### GOAL OF THE EXERCISE:
Locate each line in the records containing "States". Copy it.

### RECORD SET:
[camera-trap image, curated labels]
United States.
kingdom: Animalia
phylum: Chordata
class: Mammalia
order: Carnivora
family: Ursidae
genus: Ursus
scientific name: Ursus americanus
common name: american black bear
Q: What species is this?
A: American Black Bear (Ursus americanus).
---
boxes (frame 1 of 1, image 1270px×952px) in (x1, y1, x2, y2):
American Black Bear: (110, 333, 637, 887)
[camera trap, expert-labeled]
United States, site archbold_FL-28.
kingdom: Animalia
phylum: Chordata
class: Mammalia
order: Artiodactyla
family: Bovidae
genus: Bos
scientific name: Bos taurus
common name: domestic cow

* * *

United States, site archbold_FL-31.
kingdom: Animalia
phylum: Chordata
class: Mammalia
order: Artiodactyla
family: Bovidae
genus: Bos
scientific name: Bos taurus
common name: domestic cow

* * *

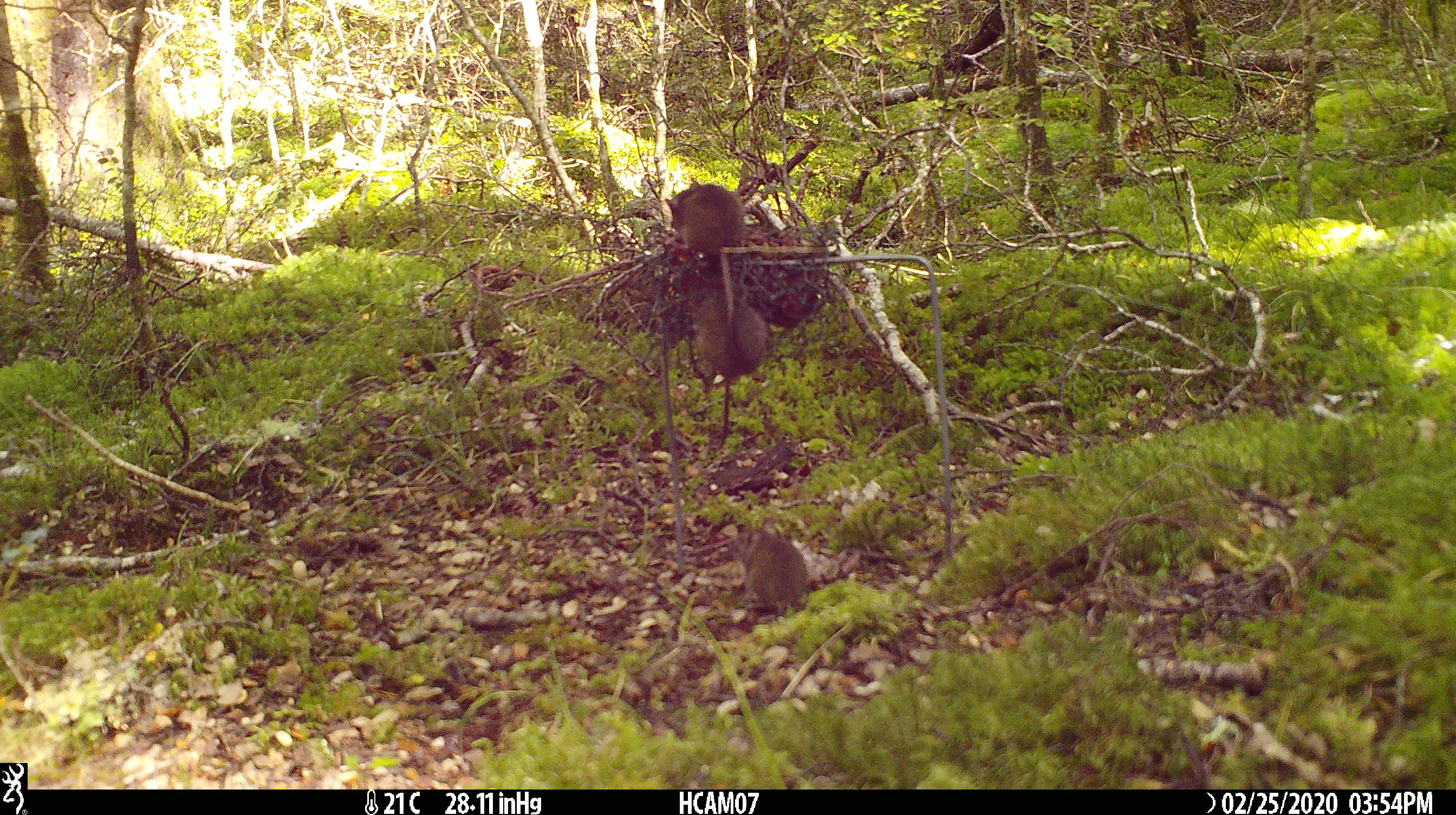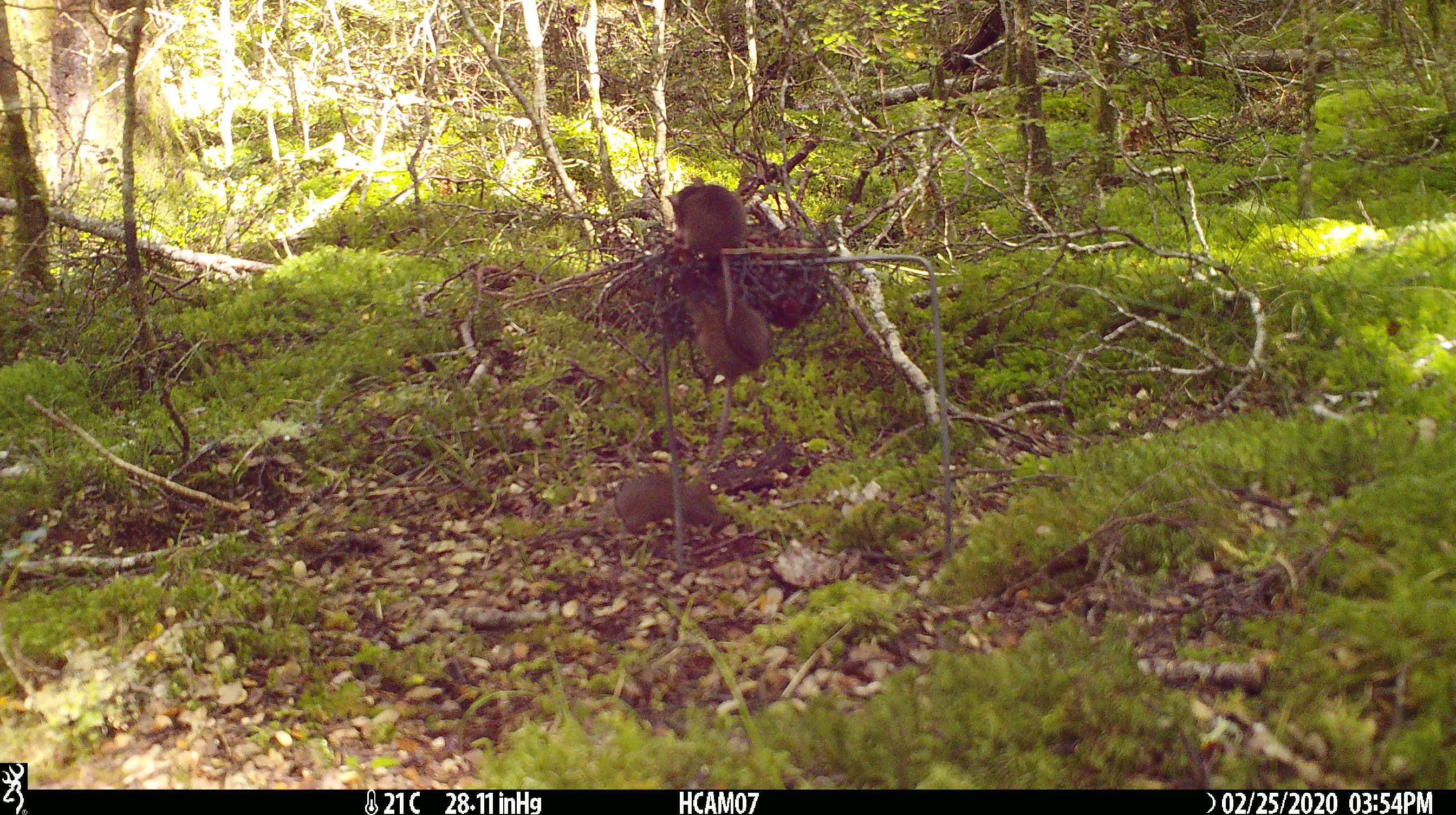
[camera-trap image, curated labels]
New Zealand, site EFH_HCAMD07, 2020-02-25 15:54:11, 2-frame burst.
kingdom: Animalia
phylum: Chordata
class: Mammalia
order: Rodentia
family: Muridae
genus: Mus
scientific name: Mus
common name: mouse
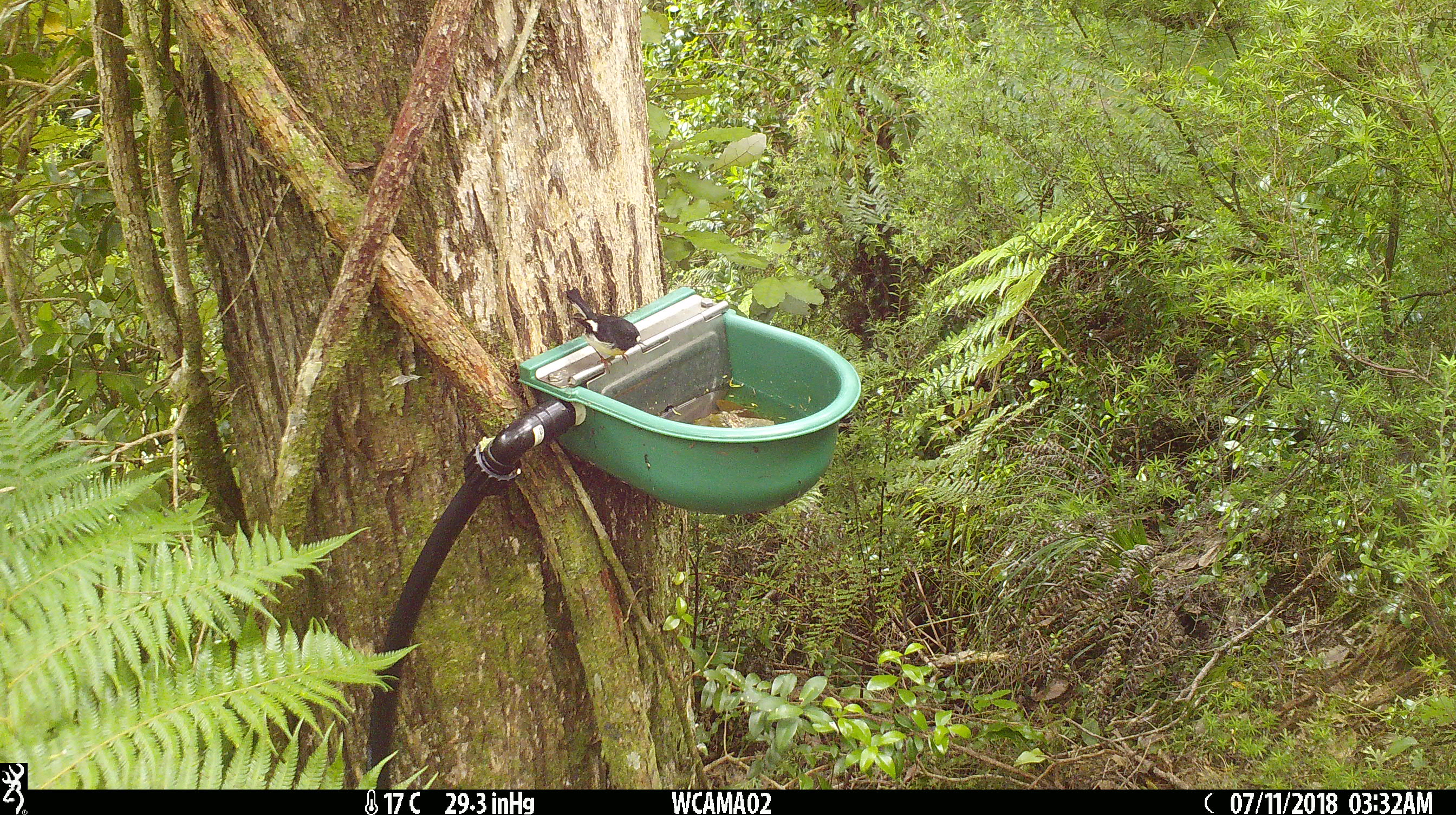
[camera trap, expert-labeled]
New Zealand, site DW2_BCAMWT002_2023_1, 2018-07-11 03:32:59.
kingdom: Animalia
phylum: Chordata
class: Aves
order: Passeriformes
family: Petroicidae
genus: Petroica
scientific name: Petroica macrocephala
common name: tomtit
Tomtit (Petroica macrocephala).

### YOUR RESPONSE:
United States.
United States, site archbold_FL-28.
United States, site archbold_FL-31.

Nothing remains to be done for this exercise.